# Provided material:
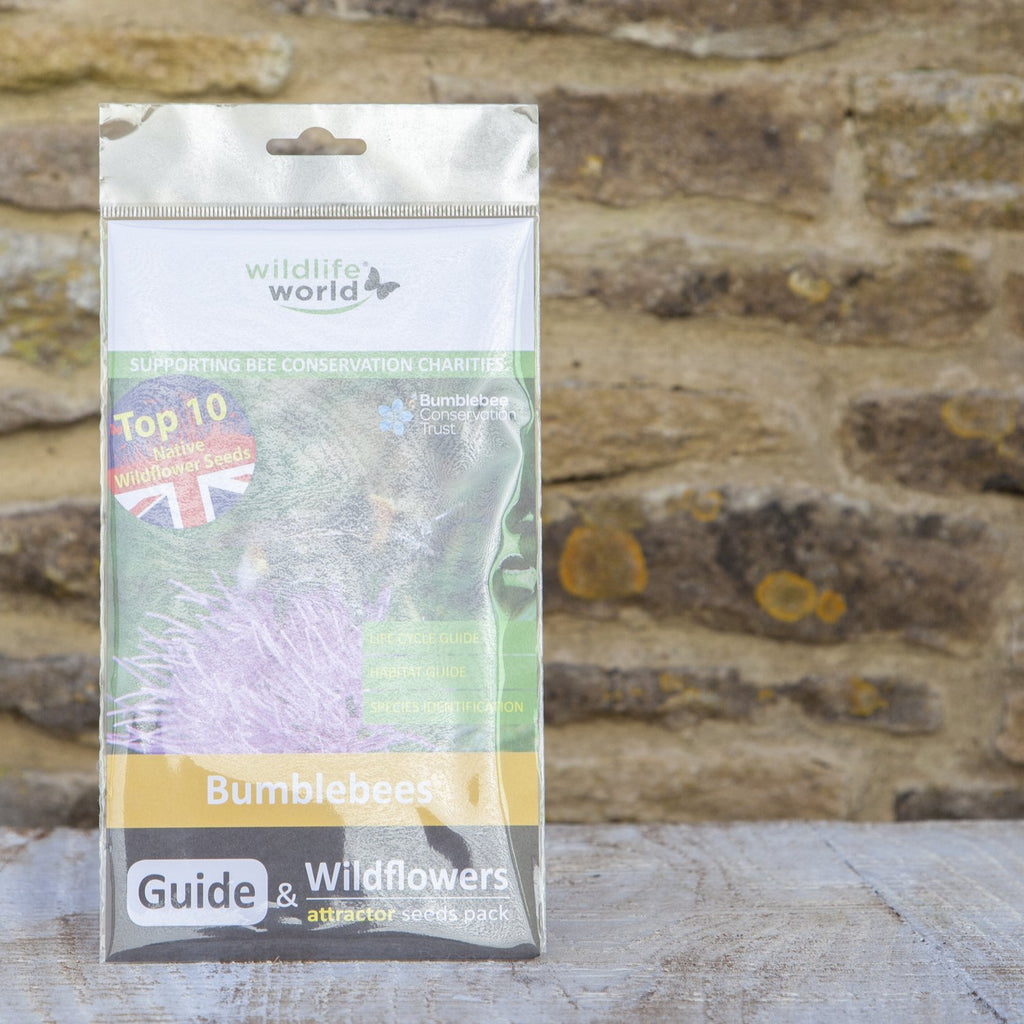 Wildlife World Bumblebees Guide with Wildflower Seeds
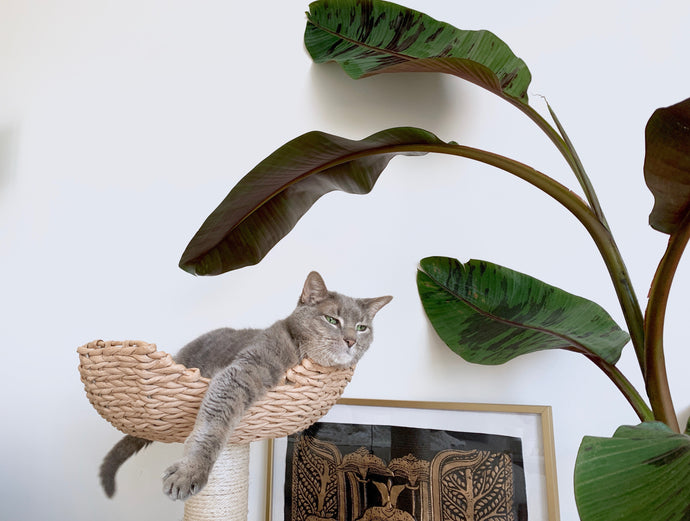10 Cat-Safe Houseplants That Are a Cinch to Grow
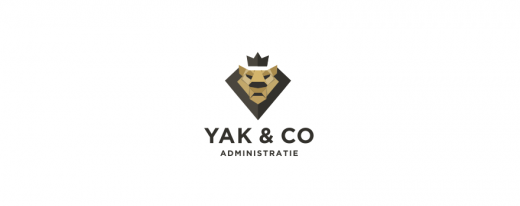 Yak & Co financial administration logo design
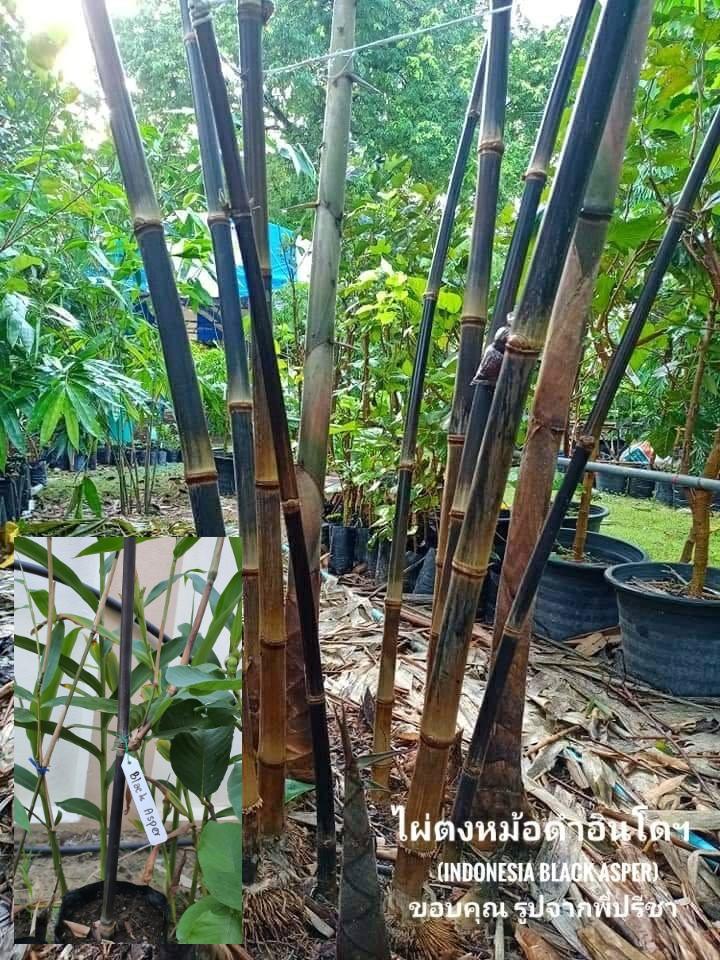 ไผ่ตงหม้อดำอินโดฯ (Indonesia Black Asper) แบ่งจากพี่ปรีชา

# Exercise aim:
I would like you to set down the lines above, from the one containing "Yak & Co financial" to the final line, exactly as written and without pictures.

# Written response:
 Yak & Co financial administration logo design
 ไผ่ตงหม้อดำอินโดฯ (Indonesia Black Asper) แบ่งจากพี่ปรีชา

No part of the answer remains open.